==== PROVIDED ENTRIES

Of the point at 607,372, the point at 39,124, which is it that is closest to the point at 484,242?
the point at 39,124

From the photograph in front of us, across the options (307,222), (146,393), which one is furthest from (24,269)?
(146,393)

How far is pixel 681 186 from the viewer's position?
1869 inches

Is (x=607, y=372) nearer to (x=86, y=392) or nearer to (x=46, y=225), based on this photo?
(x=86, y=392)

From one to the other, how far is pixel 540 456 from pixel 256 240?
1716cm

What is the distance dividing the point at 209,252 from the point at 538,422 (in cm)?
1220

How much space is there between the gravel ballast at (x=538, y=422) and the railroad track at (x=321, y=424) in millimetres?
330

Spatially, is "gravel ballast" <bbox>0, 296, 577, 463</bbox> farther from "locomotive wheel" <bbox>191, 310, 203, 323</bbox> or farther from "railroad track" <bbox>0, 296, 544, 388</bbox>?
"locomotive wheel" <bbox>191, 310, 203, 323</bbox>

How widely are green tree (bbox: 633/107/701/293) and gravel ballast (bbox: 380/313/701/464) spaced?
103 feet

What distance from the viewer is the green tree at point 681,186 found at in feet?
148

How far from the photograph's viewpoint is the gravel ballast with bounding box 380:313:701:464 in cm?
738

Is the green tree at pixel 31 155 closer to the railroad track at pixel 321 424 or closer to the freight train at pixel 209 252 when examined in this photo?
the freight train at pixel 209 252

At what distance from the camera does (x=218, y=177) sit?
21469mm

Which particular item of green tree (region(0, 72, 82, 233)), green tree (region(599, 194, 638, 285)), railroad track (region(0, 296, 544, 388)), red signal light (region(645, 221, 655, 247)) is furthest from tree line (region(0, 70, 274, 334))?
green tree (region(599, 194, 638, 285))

========

AIM ::
Copy out the entire listing above word for word, leaving nothing out.

ANSWER BELOW ::
Of the point at 607,372, the point at 39,124, which is it that is closest to the point at 484,242?
the point at 39,124

From the photograph in front of us, across the options (307,222), (146,393), which one is furthest from (24,269)?
(146,393)

How far is pixel 681 186 from the viewer's position?
1869 inches

Is (x=607, y=372) nearer to (x=86, y=392) or nearer to (x=46, y=225), based on this photo?
(x=86, y=392)

From one to the other, how far is pixel 540 456 from pixel 256 240?
1716cm

What is the distance dividing the point at 209,252 from the point at 538,422 (in cm)?
1220

How much space is there between the gravel ballast at (x=538, y=422) and the railroad track at (x=321, y=424) in millimetres?
330

Spatially, is "gravel ballast" <bbox>0, 296, 577, 463</bbox> farther from "locomotive wheel" <bbox>191, 310, 203, 323</bbox> or farther from "railroad track" <bbox>0, 296, 544, 388</bbox>?
"locomotive wheel" <bbox>191, 310, 203, 323</bbox>

How widely are green tree (bbox: 633/107/701/293) and gravel ballast (bbox: 380/313/701/464) spaced?
103 feet

What distance from the viewer is the green tree at point 681,186 found at in feet?
148

How far from the photograph's viewpoint is the gravel ballast with bounding box 380:313:701:464 in cm?
738

Is the green tree at pixel 31 155 closer to the railroad track at pixel 321 424 or closer to the freight train at pixel 209 252 when examined in this photo?
the freight train at pixel 209 252

At what distance from the camera does (x=218, y=177) sit?
21469mm

Which particular item of green tree (region(0, 72, 82, 233)), green tree (region(599, 194, 638, 285)), railroad track (region(0, 296, 544, 388)), red signal light (region(645, 221, 655, 247)) is furthest from tree line (region(0, 70, 274, 334))?
green tree (region(599, 194, 638, 285))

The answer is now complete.